**Recorded data:**
:::::
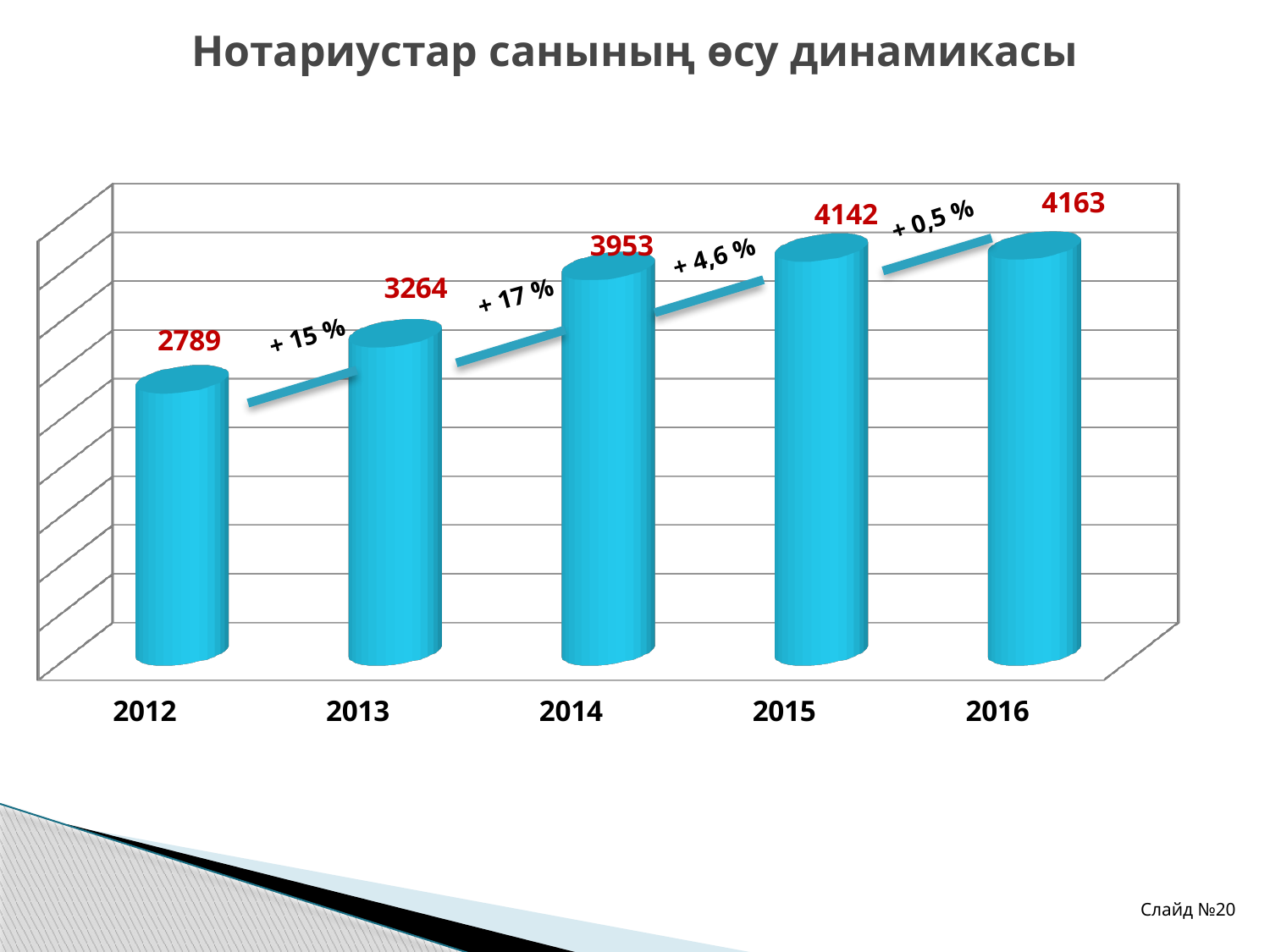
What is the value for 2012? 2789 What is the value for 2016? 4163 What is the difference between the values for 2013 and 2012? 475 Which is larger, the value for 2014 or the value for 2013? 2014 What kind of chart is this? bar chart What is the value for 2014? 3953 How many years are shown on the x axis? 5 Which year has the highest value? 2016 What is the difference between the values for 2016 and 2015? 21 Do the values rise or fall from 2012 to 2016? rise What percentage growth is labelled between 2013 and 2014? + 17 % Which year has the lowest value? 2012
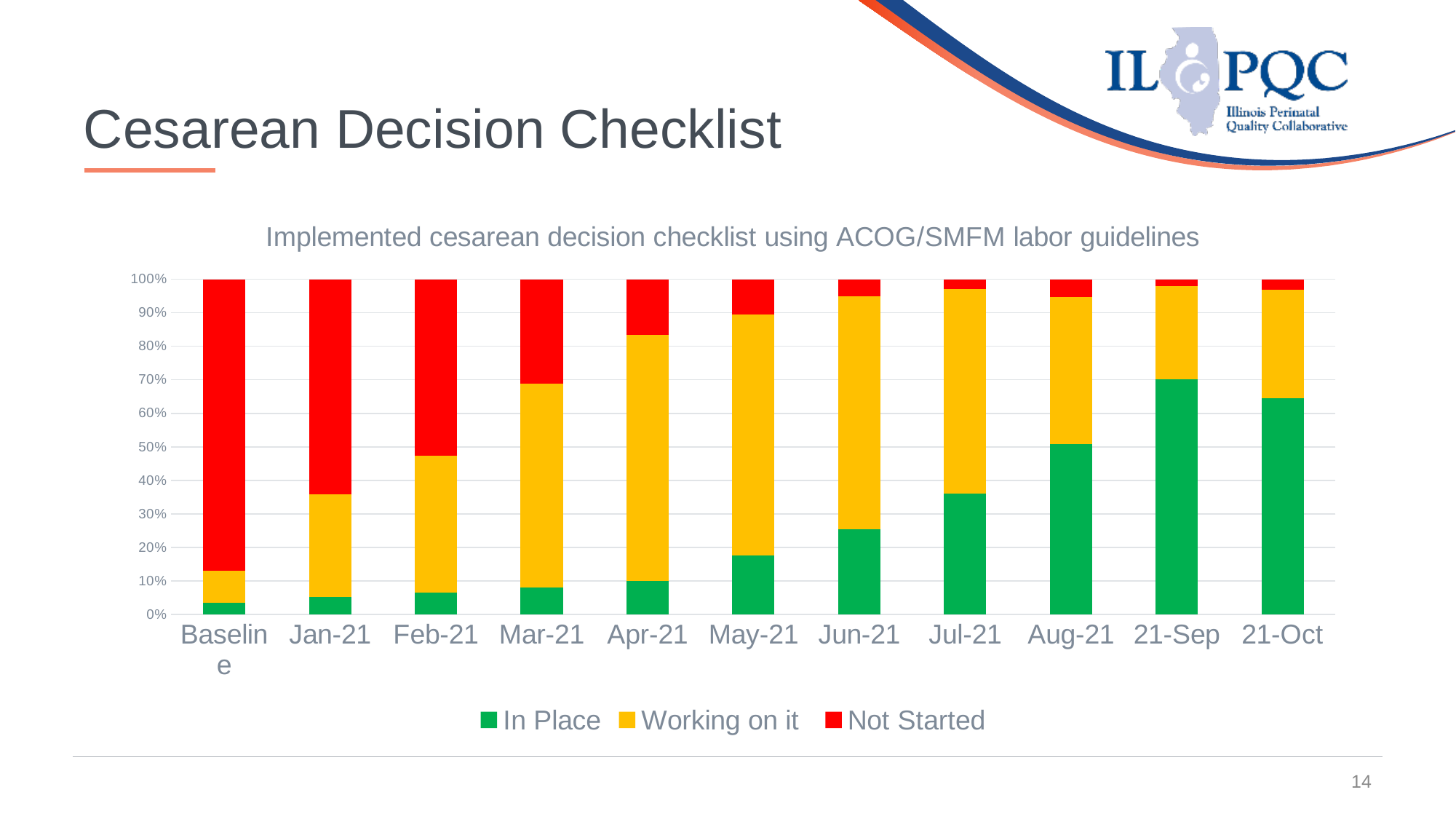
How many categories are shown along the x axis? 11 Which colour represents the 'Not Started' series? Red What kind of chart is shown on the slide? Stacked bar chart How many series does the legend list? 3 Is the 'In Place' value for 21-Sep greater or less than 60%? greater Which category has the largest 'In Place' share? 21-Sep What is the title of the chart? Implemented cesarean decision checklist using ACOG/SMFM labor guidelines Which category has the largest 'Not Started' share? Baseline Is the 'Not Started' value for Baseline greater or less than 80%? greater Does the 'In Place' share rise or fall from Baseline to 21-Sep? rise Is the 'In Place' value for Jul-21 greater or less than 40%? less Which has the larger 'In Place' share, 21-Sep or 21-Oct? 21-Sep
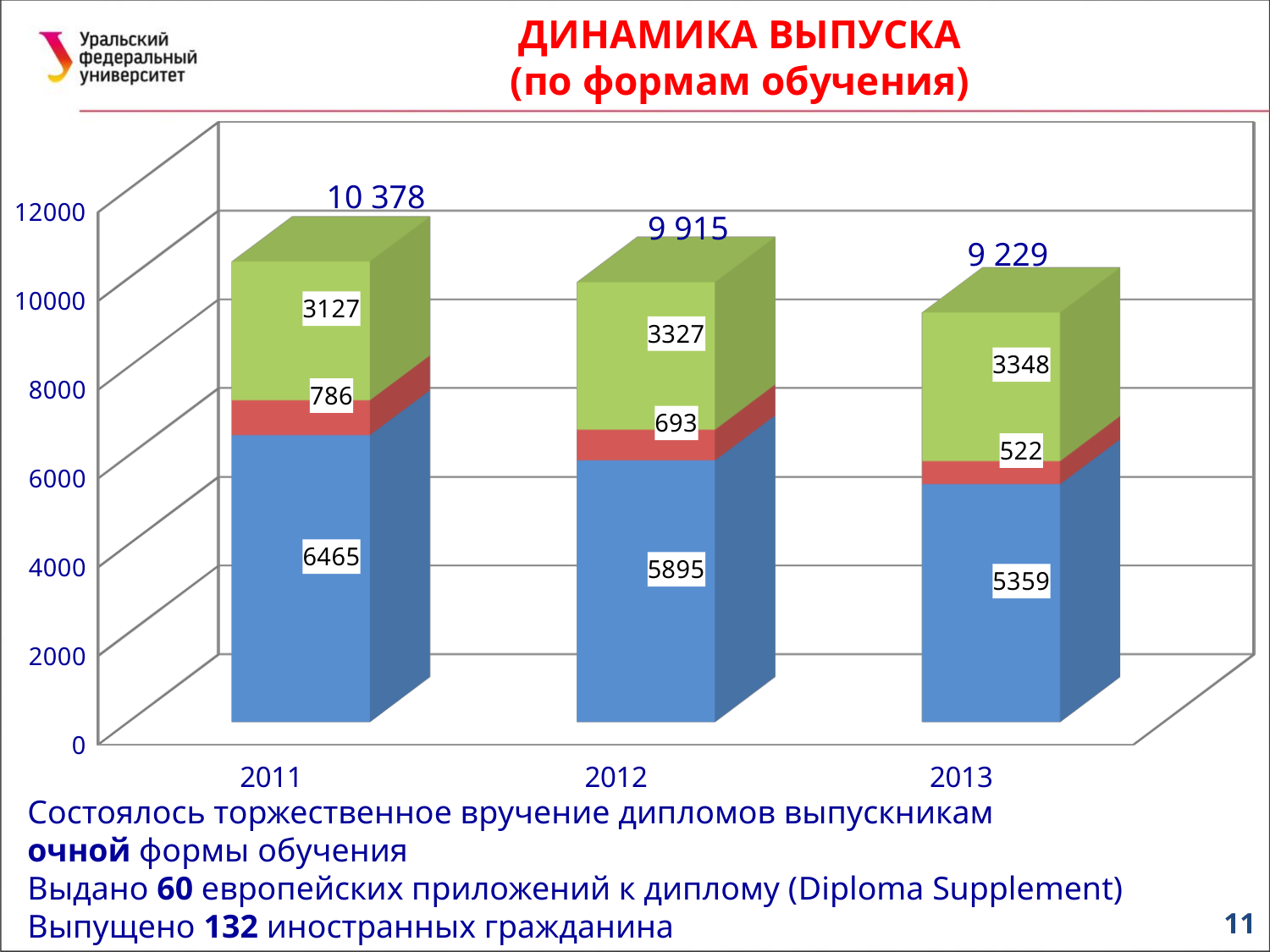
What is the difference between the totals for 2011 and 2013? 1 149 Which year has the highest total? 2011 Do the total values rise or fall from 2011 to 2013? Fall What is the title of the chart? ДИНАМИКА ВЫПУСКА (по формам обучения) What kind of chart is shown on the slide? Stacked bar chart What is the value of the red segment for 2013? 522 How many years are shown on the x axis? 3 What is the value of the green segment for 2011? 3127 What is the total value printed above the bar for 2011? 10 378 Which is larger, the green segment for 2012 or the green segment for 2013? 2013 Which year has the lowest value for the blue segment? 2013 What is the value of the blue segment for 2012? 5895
:::::
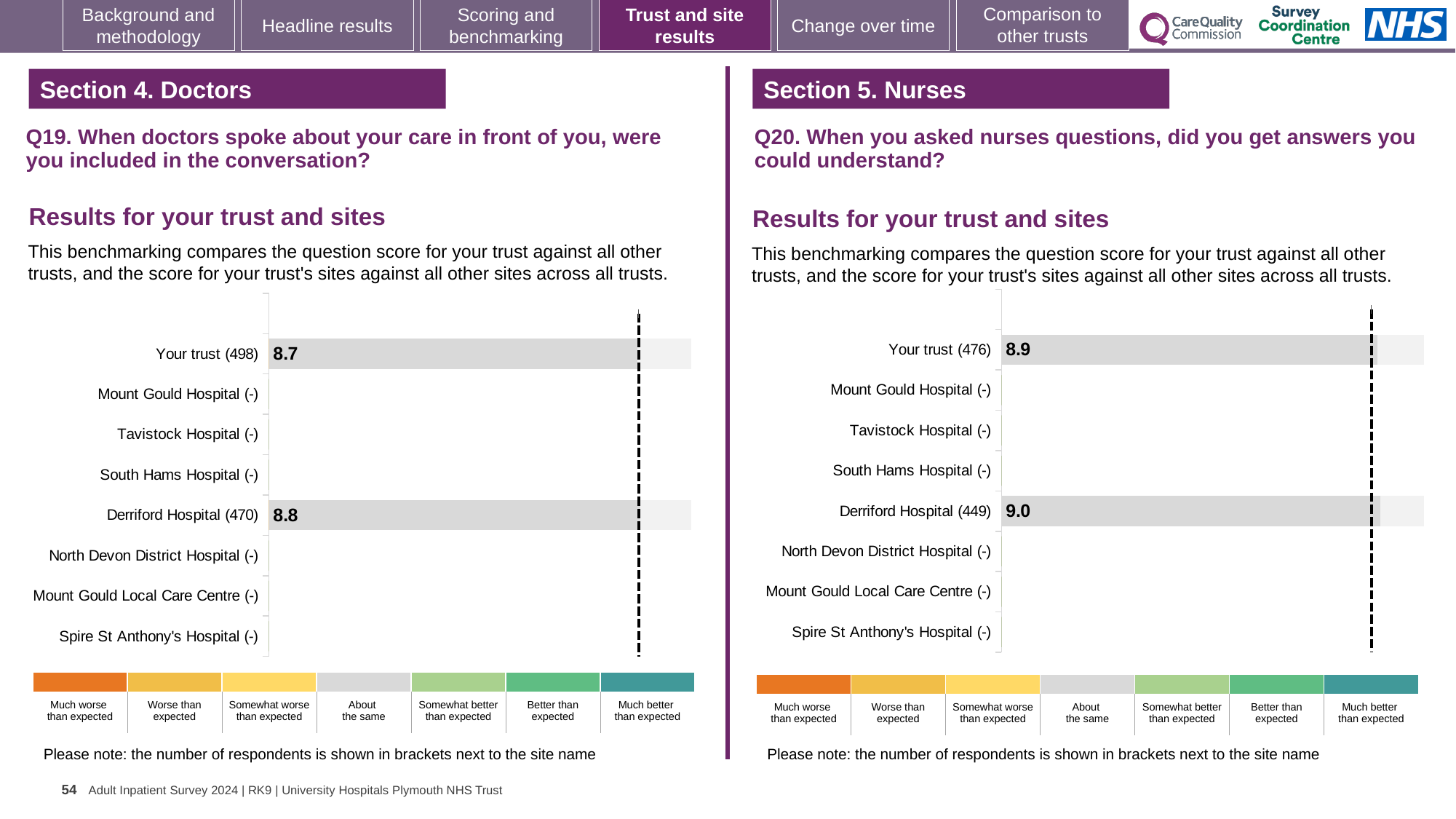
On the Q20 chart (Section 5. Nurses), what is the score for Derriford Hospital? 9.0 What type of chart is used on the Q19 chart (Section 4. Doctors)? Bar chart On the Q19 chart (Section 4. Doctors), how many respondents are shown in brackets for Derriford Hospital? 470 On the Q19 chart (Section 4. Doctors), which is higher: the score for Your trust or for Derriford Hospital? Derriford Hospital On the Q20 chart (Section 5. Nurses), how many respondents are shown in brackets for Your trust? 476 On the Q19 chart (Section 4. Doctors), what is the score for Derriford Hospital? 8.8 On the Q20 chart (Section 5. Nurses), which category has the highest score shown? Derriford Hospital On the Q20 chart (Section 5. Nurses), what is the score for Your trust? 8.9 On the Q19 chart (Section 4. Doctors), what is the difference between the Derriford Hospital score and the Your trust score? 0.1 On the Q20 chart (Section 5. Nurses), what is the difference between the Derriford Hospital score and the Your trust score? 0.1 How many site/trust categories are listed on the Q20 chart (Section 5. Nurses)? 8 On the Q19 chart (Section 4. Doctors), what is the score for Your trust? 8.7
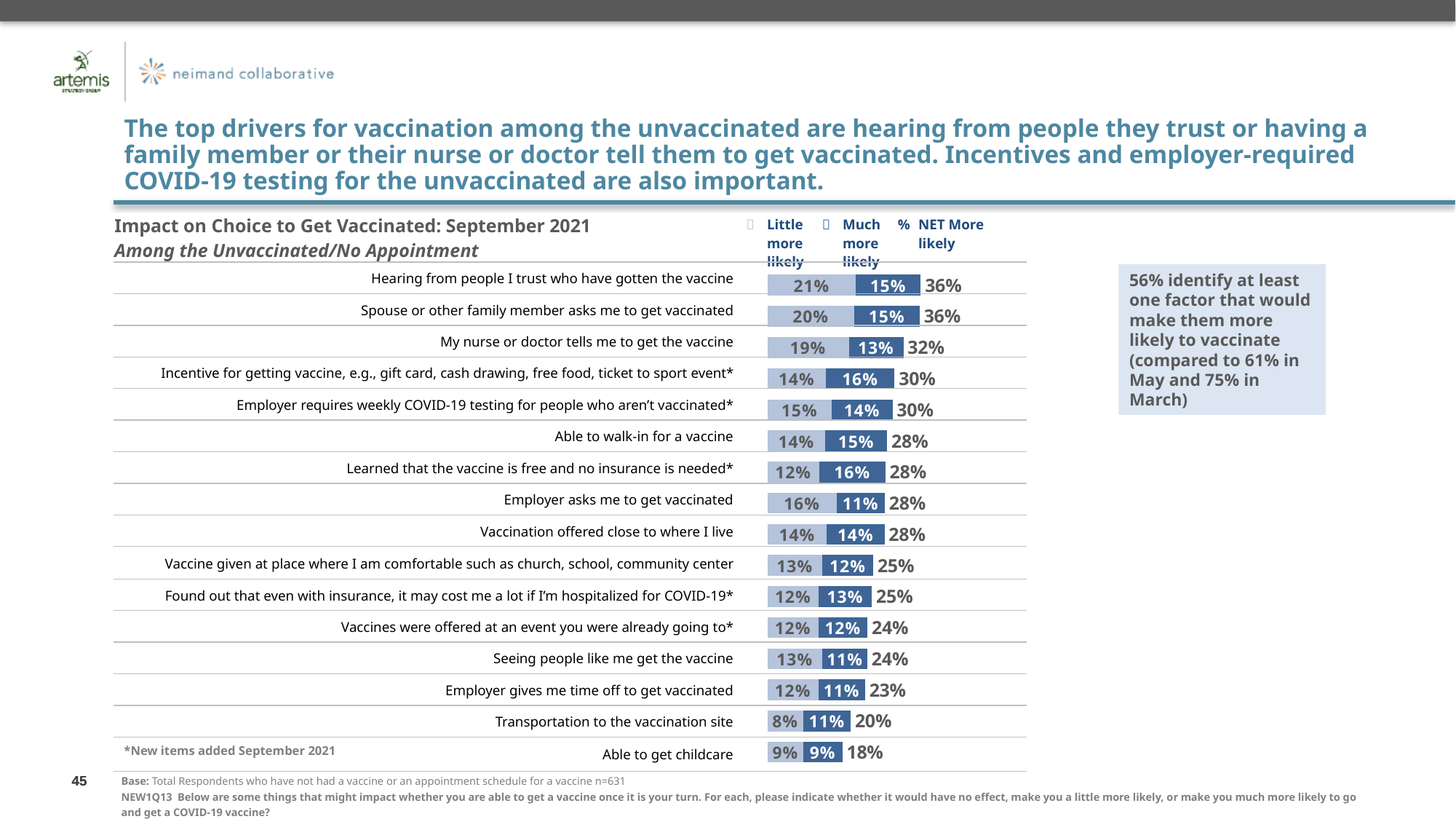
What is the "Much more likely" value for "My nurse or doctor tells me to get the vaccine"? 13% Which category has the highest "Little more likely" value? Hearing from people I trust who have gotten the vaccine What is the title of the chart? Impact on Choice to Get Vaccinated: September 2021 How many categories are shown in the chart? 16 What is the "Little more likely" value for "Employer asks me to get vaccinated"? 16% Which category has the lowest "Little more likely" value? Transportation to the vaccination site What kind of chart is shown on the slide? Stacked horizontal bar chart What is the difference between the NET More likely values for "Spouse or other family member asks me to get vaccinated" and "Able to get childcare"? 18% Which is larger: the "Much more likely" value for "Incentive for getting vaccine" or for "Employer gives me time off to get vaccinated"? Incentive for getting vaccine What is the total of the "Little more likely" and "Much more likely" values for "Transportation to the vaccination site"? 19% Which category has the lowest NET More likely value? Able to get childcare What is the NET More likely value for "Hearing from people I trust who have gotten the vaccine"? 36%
:::::
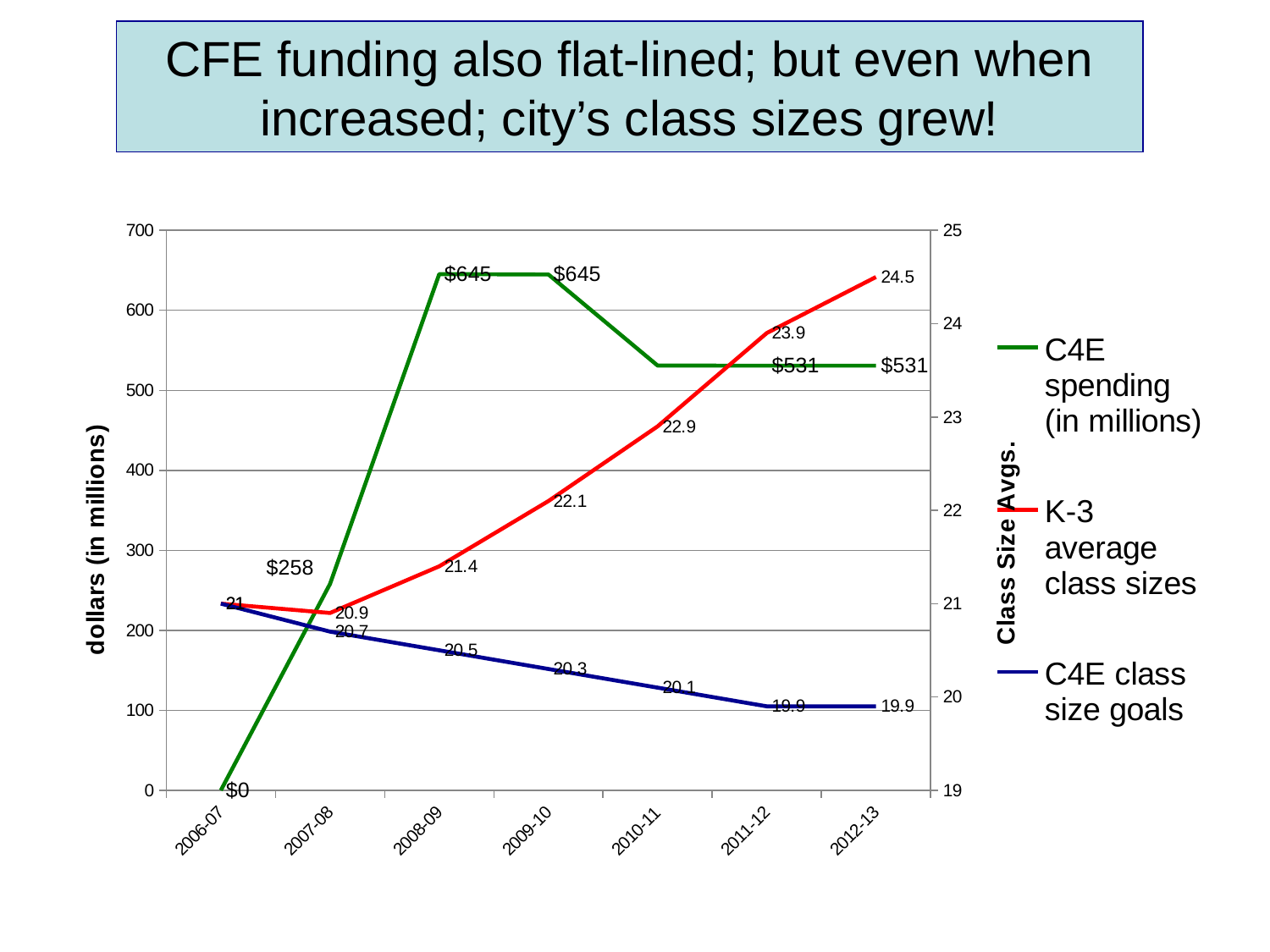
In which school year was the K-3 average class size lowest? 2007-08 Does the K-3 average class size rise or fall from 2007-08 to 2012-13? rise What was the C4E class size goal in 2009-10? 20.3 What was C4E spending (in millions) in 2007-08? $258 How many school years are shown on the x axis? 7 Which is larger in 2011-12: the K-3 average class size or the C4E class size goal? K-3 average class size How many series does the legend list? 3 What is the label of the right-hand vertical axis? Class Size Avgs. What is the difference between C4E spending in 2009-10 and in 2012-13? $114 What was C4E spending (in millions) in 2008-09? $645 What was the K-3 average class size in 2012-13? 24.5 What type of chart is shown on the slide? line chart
:::::
**Try it:** Reproduce the material above without changes, from the line containing "What is the value for 2012?" down through the line containing "How many categories are shown along", including both of those lines. Leave the pictures out of your copy.

**Completed exercise:**
What is the value for 2012? 2789 What is the value for 2016? 4163 What is the difference between the values for 2013 and 2012? 475 Which is larger, the value for 2014 or the value for 2013? 2014 What kind of chart is this? bar chart What is the value for 2014? 3953 How many years are shown on the x axis? 5 Which year has the highest value? 2016 What is the difference between the values for 2016 and 2015? 21 Do the values rise or fall from 2012 to 2016? rise What percentage growth is labelled between 2013 and 2014? + 17 % Which year has the lowest value? 2012
How many categories are shown along the x axis? 11 Which colour represents the 'Not Started' series? Red What kind of chart is shown on the slide? Stacked bar chart How many series does the legend list? 3 Is the 'In Place' value for 21-Sep greater or less than 60%? greater Which category has the largest 'In Place' share? 21-Sep What is the title of the chart? Implemented cesarean decision checklist using ACOG/SMFM labor guidelines Which category has the largest 'Not Started' share? Baseline Is the 'Not Started' value for Baseline greater or less than 80%? greater Does the 'In Place' share rise or fall from Baseline to 21-Sep? rise Is the 'In Place' value for Jul-21 greater or less than 40%? less Which has the larger 'In Place' share, 21-Sep or 21-Oct? 21-Sep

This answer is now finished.